- Dublin City Schools
Board Takes First Step Toward a Levy on the November Ballot
On Thursday, July 6, at a special meeting of the Dublin City School District’s Board of Education, the Board unanimously approved a resolution to initiate placing a bond and operating levy on the November ballot. The resolution combines a no-new millage $145 million bond issue with a 7.9-mill operating levy, allowing the district to address enrollment growth and increasing expenses.
The district was last on the ballot in 2018, when voters approved the combination of a no-new millage $195 million bond issue and 2-mill permanent improvement levy, and 5.9-mill operating levy. The revenue generated from the strong support of voters in 2018 has helped Dublin City Schools maintain its status as a top-ranked district in Ohio. In addition to sustaining operations, the issue provided the resources needed to construct three new school buildings, centralize preschool, and add two-wings to Jerome High School. The opening of Hopewell Elementary and Abraham Depp Elementary in 2020 and Eversole Run Middle School in 2021 alleviated enrollment growth, allowing the district to prioritize safety and learning.

> _Extracted records_:
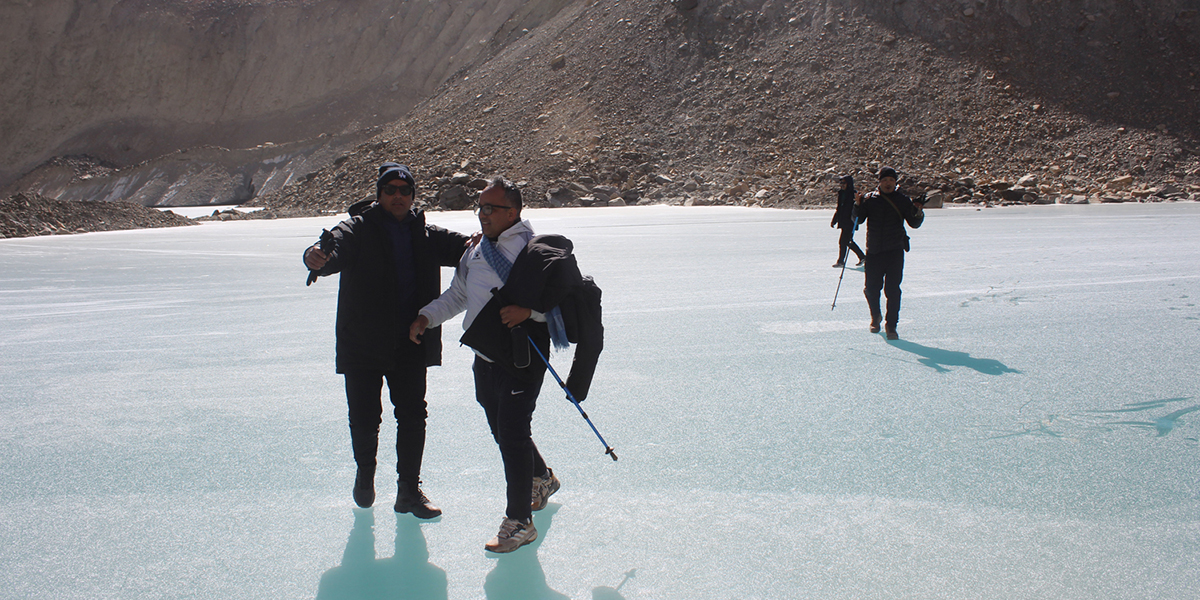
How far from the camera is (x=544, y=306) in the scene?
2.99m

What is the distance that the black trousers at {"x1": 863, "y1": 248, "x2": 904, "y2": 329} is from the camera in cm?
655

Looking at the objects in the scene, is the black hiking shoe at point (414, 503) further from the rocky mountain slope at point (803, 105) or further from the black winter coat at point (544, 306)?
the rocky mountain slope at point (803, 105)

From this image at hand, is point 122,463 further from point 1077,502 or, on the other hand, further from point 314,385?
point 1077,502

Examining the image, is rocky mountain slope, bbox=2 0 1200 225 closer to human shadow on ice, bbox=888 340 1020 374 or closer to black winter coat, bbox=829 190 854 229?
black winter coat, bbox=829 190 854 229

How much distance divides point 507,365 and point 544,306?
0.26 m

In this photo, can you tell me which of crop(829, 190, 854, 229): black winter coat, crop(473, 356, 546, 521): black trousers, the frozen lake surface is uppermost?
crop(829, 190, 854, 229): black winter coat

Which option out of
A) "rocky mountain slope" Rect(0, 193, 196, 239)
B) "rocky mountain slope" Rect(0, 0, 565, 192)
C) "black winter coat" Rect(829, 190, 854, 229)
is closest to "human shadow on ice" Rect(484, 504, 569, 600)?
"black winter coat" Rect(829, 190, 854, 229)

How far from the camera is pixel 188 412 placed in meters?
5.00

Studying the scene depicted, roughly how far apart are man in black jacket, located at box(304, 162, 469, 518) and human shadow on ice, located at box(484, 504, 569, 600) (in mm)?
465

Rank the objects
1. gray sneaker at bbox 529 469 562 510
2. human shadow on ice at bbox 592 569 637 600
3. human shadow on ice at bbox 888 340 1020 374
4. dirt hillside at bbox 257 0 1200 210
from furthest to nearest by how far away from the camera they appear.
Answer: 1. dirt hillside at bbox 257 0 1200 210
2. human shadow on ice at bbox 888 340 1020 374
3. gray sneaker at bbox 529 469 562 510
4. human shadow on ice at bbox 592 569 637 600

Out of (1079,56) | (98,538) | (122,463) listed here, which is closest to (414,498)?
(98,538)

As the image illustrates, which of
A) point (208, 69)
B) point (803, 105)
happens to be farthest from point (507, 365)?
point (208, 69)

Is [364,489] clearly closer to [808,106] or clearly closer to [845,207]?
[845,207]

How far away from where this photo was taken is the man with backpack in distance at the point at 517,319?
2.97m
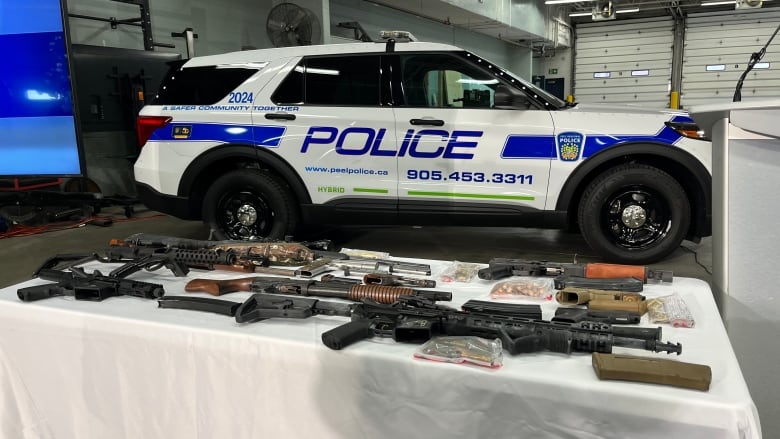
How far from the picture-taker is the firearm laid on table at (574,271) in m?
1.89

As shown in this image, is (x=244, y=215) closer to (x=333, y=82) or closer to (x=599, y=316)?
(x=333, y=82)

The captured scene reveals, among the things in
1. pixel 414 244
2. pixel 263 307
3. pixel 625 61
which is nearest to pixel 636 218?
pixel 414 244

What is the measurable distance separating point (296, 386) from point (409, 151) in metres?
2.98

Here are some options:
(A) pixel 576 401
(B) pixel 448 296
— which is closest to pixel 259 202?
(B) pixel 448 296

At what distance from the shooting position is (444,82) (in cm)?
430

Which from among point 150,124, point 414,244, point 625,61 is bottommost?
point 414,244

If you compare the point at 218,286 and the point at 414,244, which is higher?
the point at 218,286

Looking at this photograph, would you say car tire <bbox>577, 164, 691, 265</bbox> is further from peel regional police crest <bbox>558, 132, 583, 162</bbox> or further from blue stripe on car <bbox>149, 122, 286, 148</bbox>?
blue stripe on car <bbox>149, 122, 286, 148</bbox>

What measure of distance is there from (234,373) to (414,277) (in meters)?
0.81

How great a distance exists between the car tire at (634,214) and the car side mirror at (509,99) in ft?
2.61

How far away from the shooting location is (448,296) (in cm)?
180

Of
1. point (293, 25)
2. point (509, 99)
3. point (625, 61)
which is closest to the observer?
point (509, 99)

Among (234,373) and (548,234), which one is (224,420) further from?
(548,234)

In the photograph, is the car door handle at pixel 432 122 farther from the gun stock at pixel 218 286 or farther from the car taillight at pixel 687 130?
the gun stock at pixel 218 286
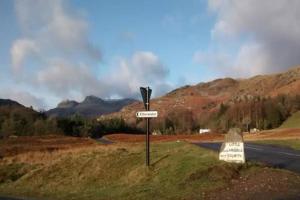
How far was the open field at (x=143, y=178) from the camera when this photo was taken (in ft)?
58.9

> _Problems to work on_:
a) Do the following statements agree with the Dublin City Schools article? Answer yes or no for each, and quote the words of the article that decide it.
(i) The Board's vote on the resolution was unanimous.
(ii) The operating levy voters approved in 2018 was 7.9 mills.
(iii) Eversole Run Middle School opened in 2020.
b) According to the Dublin City Schools article, why did the opening of Hopewell Elementary, Abraham Depp Elementary and Eversole Run Middle School matter for the district?

> _Written responses_:
a)
(i) Yes: "the Board unanimously approved a resolution to initiate placing a bond and operating levy on the November ballot."
(ii) No: "and 5.9-mill operating levy."
(iii) No: "Eversole Run Middle School in 2021."

b) Opening these schools alleviated enrollment growth. That relief allowed the district to prioritize safety and learning.